1. На покупку продуктов.
Продуктовые магазины были, в основном, специализированными: хлеб, мясо-молоко, рыба, бакалея, гастрономия, овощи. Напомню, что электрических холодильников не было ни в квартирах, ни в магазинах.
В хлебных и бакалейных магазинах продавались продукты, не нуждающиеся в охлаждении. В мясных, молочных и рыбных магазина были ледники. Я сам видел, как в магазины привозили блоки льда, каждый килограммов по 8-10. В домашних условиях продукты хранили в прохладное время года за окном, летом — в погребе, где все-таки было холоднее, чем в квартире.
Ближайшие продуктовые магазины находились не близко: хлебный — на ул. Ленина сразу же после ее пересечения с ул. Кирова, молочный – рядом с ним, бакалейный – тут же на Кирова (помню, стояли туда за сахаром и крупами), рыбный — на Карла Маркса. Много чего приходилось покупать на базаре. Ближайший – Червенский. Он был немного дешевле, но ходить туда приходилось пешком. К Комаровскому (он располагался не там, где сейчас) можно было подъехать на трамвае. Про маршруты трамвая – позже.
Помню, мы завидовали нашим родственникам, которые жили на углу Ульяновской и Красноармейской на первом этаже, буквально рядом с продовольственным магазином. Мало того, при этом магазине был еще пункт заправки сифонов. Но и это еще не все! В этом пункте заправки был постоянный прорыв углекислого газа в водопроводную сеть. Поэтому у них из крана текла очень вкусная газированная вода. Они умывались газировкой, мыли ею полы! Правда, определенным недостатком этого местоположения было то, что окна квартиры выходили на тротуар и располагались очень низко. Со стороны улицы тан был довольно широкий подоконник, крытый кровельным железом. В день получки на нем рабочие станкостроительного завода им. Кирова отмечали это знаменательное событие. Стелилась газетка, на нее выкладывалась немудреная закусь: хлеб, селедочка, соленые огурчики. Нередко стучали в окно и вежливо просили стаканчик. У тети Лизы был специальный граненый стакан, который предназначался исключительно для этого случая. Она подавала его через форточку. Через некоторое время в окно снова стучали, чтобы вернуть стакан. На окне была занавеска, но из квартиры было все прекрасно видно и слышно.
2. На топку печей.

КРАТКОЕ УПРАЖНЕНИЕ 1 →
Установите, согласуются ли с текстом о покупке продуктов утверждения (a) электрических холодильников в магазинах не было; (b) Червенский базар был немного дороже; (c) рыбный магазин находился на улице Кирова. Для каждого утверждения дайте ответ «да» или «нет» и приведите решающие слова текста в точной цитате.
Текст и строки никак не связаны между собой.

ИЗВЛЕЧЁННЫЕ ДАННЫЕ →
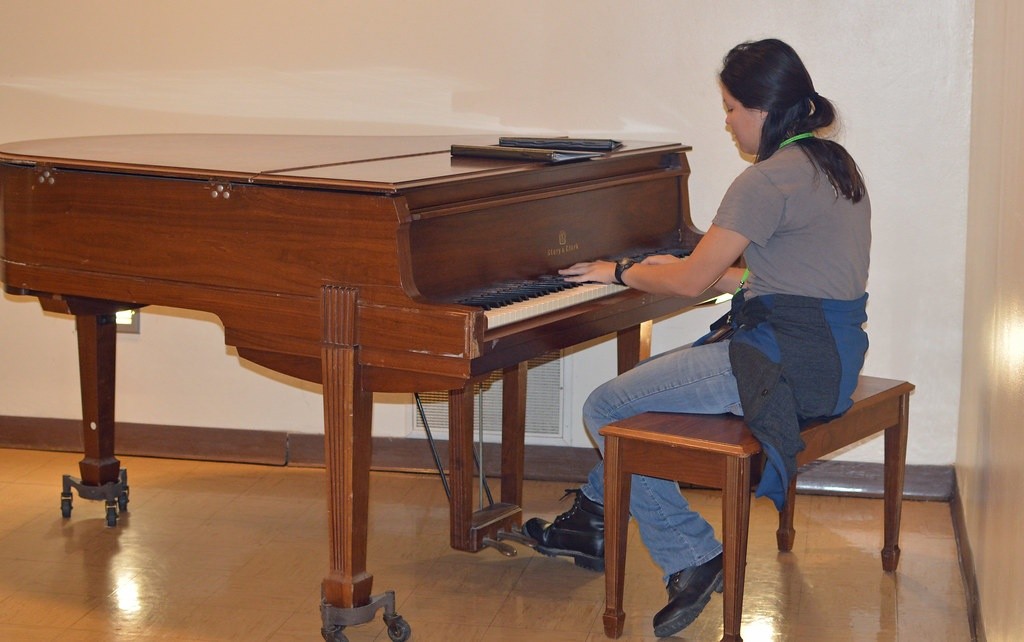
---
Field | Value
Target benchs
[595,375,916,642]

==

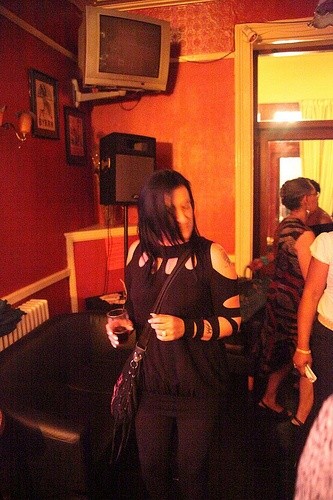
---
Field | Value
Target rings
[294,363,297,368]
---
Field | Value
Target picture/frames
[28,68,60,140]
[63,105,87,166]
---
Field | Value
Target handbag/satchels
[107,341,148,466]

...

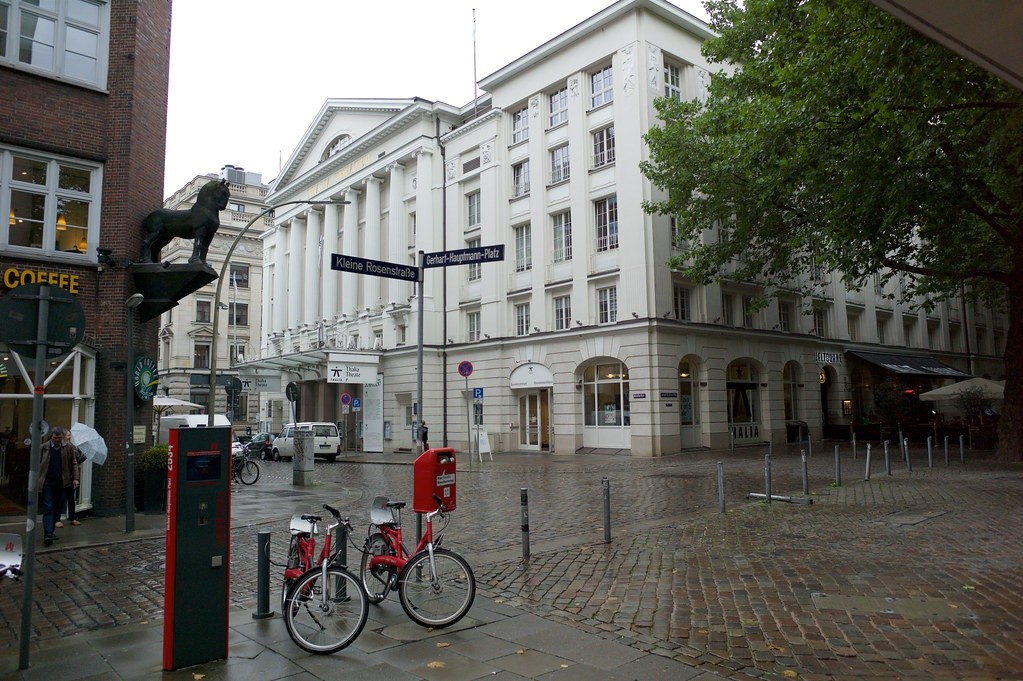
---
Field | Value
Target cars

КРАТКОЕ УПРАЖНЕНИЕ 2 →
Перечислите все строки, содержащие слово «Target».

РЕШЕНИЕ ЗАДАЧИ 1 →
(a) Да: «электрических холодильников не было ни в квартирах, ни в магазинах».
(b) Нет: «Он был немного дешевле».
(c) Нет: «рыбный — на Карла Маркса».

РЕШЕНИЕ ЗАДАЧИ 2 →
Target benchs
Target rings
Target picture/frames
Target handbag/satchels
Target cars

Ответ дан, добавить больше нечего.